1. Read through the .NET Compiler Platform SDK for understanding the different Roslyn elements (Syntax Nodes, Tokens, Trivia). The factory methods and APIs are super useful.
2. Learning this tutorial for custom analyzers and trying it is quite useful to get started. It is an easy, step-by-step tutorial, and it also has a template for generating an analyzer, fixer and unit test, which saves time. The tutorial has a good explanation and would give you a good understanding of how Roslyn analyzers work.
3. Clone the dotnet/roslyn-analyzers repo, install all required dependencies and build the repo by the instructions.
4. Follow the coding style of the dotnet/roslyn-analyzers repo. Guidelines about new rule id and doc.
5. Open RoslynAnalyzers.sln and open the package where you are creating your analyzer. In our case, it is mostly Microsoft.CodeAnalysis.NetAnalyzers->Microsoft.NetCore.Analyzers. Create your analyzer and/or fixer class in the corresponding folder.

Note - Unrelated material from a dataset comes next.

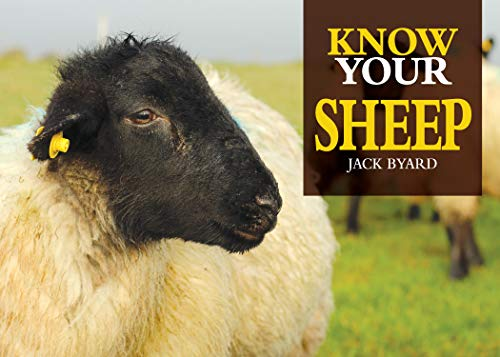 Know Your Sheep (Old Pond Books) 44 Sheep Breeds from Beulah Speckled Face to Wensleydale, with Full-Page Photos and Comprehensive Descriptions of the Appearance, History, Wool Quality, and More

6. Add a message, title and description for your analyzer into MicrosoftNetCoreAnalyzersResources.resx and build the repo before using the analyzer. The language-specific resources will be generated.
7. Make sure you have done everything from the Definition of done list below.

Branch Definitions

Branch	SDK	Description
2.9.x	Does not ship in the .NET SDK	A special branch compatible with Visual Studio 2017 where security analyzers are shipped from.

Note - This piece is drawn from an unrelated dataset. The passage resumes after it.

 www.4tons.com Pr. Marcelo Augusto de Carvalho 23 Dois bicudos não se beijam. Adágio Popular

main	.NET SDK 8.0.0xx	Currently active branch. All work should target this branch unless it is a bugfix for a previous release
release/5.0.3xx	.NET SDK 5.0.3xx	Servicing branch for the .NET 5 SDK.
release/6.0.1xx	.NET SDK 6.0.0xx	Servicing branch for the .NET 6 SDK.
release/7.0.1xx	.NET SDK 7.0.1xx	Servicing branch for the .NET 7 SDK.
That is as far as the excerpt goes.